L’eau, dans la baignoire, sort parfois d’une curieuse couleur marron, et nous avons eu très peur le jour où une lumière rouge, encastrée derrière un cadre photo, a attiré nos regards ; persuadées d’être surveillées par la police russe, nous avons finalement réalisé qu’il ne s’agissait que du compteur d’eau. Les tuyauteries, des vieilleries qui n’avaient certainement pas été remplacées depuis la fin de l’ère soviétique, ont bien évidemment explosé un soir de novembre, à onze heures du soir, inondant l’appartement de cinq centimètres d’eau en quelques minutes. A cet instant précis, la barrière de la langue ne semblait plus être un problème, et nous avons jailli de l’appartement pour aller frapper à la porte de notre voisin du dessous, un russe à l’air patibulaire, qui nous ouvrit la porte en short, en débardeur et en claquettes, la moustache frémissante, l’œil agacé. Sans doute incapable de comprendre ce que nous pensions pourtant être un vocabulaire russe adapté à la communication de crise, il aboya vers l’intérieur de l’appartement à l’adresse de son jeune fils, qui savait l’anglais, et avant même que nous ayons eu le temps de remonter les escaliers, ils étaient tous les deux chez nous, une caisse à outils dans les bras, et déjà affairés à couper l’accès d’eau et à réparer pour nous la tuyauterie rouillée, le fils servant d’interprète au père qui ne cessait de pousser des grognements en cyrillique, et nous trois, les étrangères, partagées encore entre le rire et l’inquiétude face à l’absurdité de la situation, en train d’éponger le sol inondé avec toutes les serviettes de toilette que nous avions pu trouver.
Mais de la vie domestique, il y a aussi ces doux après-midis passés à travailler à nos essais ou à nos cours de russe, les pieds en chaussettes sur les tuyaux brûlants du radiateur de nos chambres, à sursauter parfois quand de grands blocs de neige se décrochent du toit, à boire un café brûlant dans l’air glacial du balcon vitré, à regarder jouer les enfants dans la cour de l’école en face. Il y a ces chaudes soirées passées à cuisiner ce que nous avons pu trouver au supermarché (une seule saveur de soupe, une seule sorte de fromage sous emballage plastique, des nuggets de poulet qui ont bien trop souvent brûlé, des tomates vertes un peu acides, des œufs dont la coquille était blanche, des petits pois en conserve et les éternelles pâtes au pesto), à discuter et à rire, à regarder Le Petit Journal, et à écouter parfois, avec mélancolie, d’étranges chants en russe qui s’élèvent du bâtiment voisin que l’on croyait pourtant désaffecté.

▶ Données présentées

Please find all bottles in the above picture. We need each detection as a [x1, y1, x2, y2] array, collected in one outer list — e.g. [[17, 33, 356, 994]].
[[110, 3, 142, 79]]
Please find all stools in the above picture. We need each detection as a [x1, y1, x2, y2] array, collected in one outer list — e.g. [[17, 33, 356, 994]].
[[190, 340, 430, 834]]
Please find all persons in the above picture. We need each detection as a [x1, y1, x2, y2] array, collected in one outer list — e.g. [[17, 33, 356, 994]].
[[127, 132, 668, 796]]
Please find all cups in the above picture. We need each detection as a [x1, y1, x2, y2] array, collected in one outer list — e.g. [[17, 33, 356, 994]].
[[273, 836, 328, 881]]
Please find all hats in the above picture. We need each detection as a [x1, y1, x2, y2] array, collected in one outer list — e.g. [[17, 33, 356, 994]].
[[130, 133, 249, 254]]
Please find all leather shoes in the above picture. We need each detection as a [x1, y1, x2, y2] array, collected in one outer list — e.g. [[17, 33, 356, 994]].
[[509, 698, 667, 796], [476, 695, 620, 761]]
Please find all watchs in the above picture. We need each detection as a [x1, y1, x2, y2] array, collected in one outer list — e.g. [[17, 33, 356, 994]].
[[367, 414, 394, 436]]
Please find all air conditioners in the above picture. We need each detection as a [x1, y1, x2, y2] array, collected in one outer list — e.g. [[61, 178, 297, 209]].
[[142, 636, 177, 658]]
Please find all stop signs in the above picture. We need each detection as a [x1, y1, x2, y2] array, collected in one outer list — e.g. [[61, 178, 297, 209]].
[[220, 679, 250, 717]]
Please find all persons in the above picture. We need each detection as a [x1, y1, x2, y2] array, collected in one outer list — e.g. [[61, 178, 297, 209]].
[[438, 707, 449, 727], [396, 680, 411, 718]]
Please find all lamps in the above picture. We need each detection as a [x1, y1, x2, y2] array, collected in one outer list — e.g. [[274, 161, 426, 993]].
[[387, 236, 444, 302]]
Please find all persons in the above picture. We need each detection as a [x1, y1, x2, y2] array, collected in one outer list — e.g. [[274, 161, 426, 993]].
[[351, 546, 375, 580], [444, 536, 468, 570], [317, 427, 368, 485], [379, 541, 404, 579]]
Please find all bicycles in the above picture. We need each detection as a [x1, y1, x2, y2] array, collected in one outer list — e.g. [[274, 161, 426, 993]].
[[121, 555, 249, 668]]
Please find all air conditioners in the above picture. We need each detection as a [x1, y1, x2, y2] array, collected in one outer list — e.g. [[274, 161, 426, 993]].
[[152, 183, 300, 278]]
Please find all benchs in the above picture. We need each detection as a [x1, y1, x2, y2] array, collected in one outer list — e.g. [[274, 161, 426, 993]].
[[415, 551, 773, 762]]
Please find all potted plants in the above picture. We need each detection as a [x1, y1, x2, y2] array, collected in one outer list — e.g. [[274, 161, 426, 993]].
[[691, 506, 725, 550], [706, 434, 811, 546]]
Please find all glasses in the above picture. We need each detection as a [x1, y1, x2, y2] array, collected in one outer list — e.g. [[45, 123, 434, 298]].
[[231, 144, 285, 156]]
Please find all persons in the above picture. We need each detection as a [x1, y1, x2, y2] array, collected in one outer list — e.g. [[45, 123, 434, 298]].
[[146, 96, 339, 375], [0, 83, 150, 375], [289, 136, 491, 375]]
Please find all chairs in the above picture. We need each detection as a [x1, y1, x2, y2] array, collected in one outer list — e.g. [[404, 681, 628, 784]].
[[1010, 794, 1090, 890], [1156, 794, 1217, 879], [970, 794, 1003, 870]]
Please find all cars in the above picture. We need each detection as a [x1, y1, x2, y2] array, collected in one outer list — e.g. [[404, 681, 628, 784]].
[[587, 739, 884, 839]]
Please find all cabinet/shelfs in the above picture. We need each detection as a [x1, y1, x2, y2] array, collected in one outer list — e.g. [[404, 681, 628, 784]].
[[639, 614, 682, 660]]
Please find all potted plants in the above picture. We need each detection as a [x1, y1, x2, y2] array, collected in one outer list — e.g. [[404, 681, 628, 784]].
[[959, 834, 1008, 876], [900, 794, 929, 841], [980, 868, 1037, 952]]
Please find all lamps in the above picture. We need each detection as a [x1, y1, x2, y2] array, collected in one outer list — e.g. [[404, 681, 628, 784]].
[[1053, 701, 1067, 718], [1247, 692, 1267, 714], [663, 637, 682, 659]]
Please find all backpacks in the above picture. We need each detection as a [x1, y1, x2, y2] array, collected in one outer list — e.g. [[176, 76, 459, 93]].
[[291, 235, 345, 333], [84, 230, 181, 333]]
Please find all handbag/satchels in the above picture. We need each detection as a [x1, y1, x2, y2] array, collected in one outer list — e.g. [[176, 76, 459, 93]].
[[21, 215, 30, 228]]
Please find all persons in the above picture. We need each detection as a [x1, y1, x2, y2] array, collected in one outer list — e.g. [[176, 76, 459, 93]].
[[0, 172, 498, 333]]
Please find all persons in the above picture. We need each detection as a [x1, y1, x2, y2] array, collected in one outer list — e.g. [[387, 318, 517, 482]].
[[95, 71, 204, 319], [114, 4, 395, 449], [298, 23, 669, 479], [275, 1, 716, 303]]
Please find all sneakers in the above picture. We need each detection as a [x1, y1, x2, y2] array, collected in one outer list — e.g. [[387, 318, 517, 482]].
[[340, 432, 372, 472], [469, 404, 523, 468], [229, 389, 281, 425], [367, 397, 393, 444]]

▶ À faire
1. Répondez à ces questions sur le texte à lire :
(a) De quelle couleur l'eau de la baignoire sort-elle parfois ?
(b) Qu'était en réalité la lumière rouge encastrée derrière un cadre photo ?
(c) Où boivent-elles un café brûlant dans l'air glacial ?
2. Recopiez sans rien changer les lignes des enregistrements, depuis le tout début jusqu'à la ligne qui contient « [[127, 132, 668, 796]] », celle-ci comprise.

▶ Exercices corrigés
1.
(a) Marron.
(b) Le compteur d'eau.
(c) Sur le balcon vitré.

2.
Please find all bottles in the above picture. We need each detection as a [x1, y1, x2, y2] array, collected in one outer list — e.g. [[17, 33, 356, 994]].
[[110, 3, 142, 79]]
Please find all stools in the above picture. We need each detection as a [x1, y1, x2, y2] array, collected in one outer list — e.g. [[17, 33, 356, 994]].
[[190, 340, 430, 834]]
Please find all persons in the above picture. We need each detection as a [x1, y1, x2, y2] array, collected in one outer list — e.g. [[17, 33, 356, 994]].
[[127, 132, 668, 796]]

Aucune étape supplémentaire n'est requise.